AutoGLM-Web Plugin: More Than Computer Use, AI's 'Phone Use' Moment Has Arrived!

65.3K 00

AutoGLM-Web插件：不止 Computer Use，AI 的「Phone Use」时刻也来了

Compared to computers, cell phones, which 'can't be put down', accompany us for a longer period of time and are closer to our lives.

If "Computer Use" opens up a new paradigm of human-computer interaction, then "Phone Use" takes it a step further, unlocking more application possibilities and allowing AI to truly benefit everyone.

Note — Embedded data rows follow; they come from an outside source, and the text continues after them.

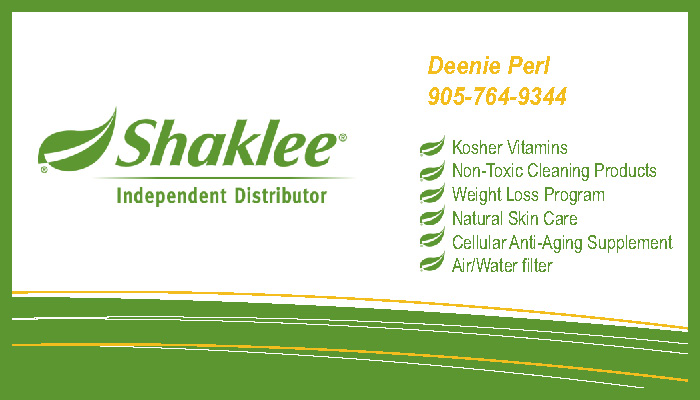 Design by mendy for Shaklee business cards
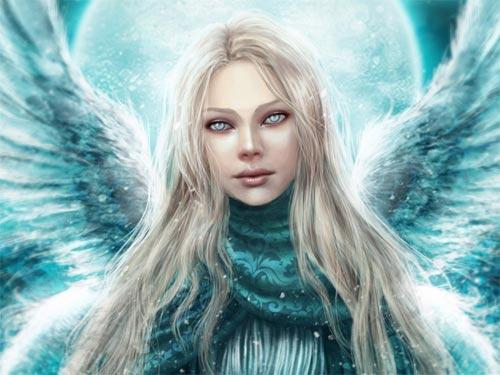 Ангельская нумерология: что делать, если преследуют числа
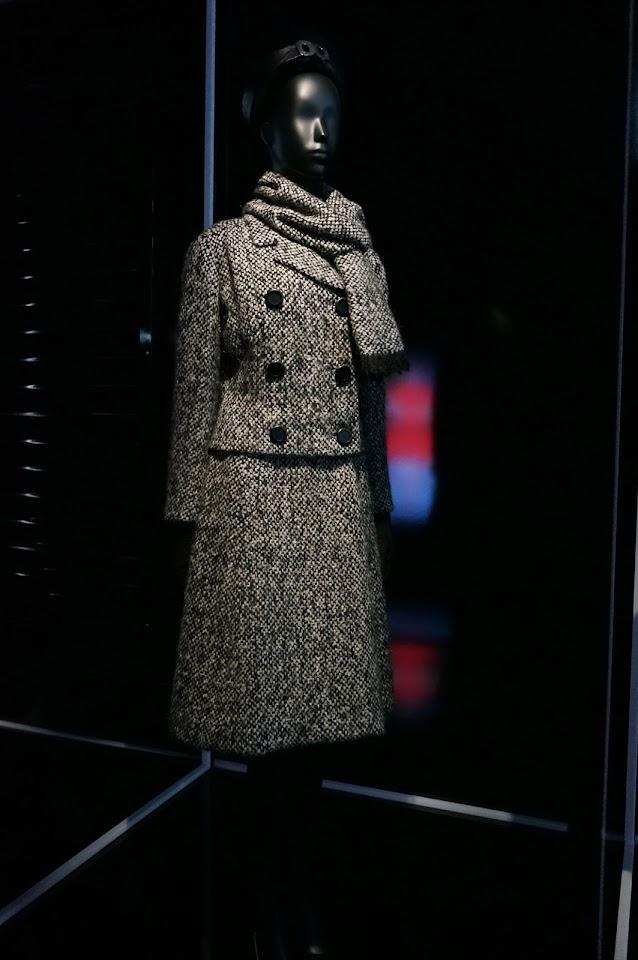 tailleur en tweed Gamin 1961 Christian Dior Marc Bohan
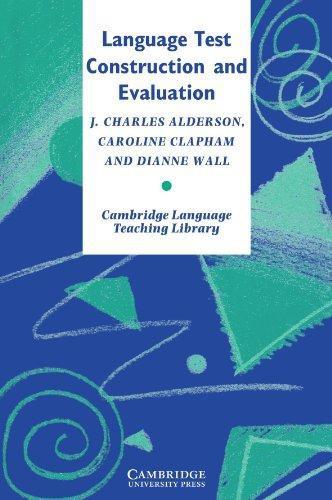 Language Test Construction and Evaluation Paperback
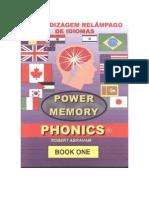 power memory phonics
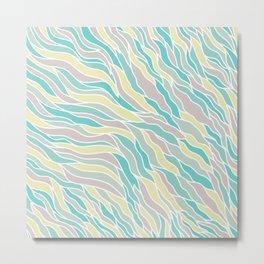 Pastel green teal yellow pink hand painted waves pattern Metal Print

GLM-PC (Smart Spectrum Bull) officially released for internal download, the real AI that can control the computer

Today, based on the efforts and research results of the GLM technical team in language modeling, multimodal modeling and tool usage, we are launching GLM's first productized intelligent body (Agent) - AutoGLM, which can simulate human operation of a cell phone by just receiving simple text/voice commands, and in turn help you:

'Like and write comments on your boss's friend circle' on WeChat ......
On Taobao "buy a certain historical order product" ......
Book hotels on Ctrip ......
Buy train tickets on 12306 ......
Order a takeaway on Meituan ......

Theoretically, with a deep understanding of GUI, AutoGLM can do anything a human can do on a visual electronic device (computer, phone, tablet ......).

AI's 'phone use' moment has taken us another small step forward on the road to generalized artificial intelligence (AGI).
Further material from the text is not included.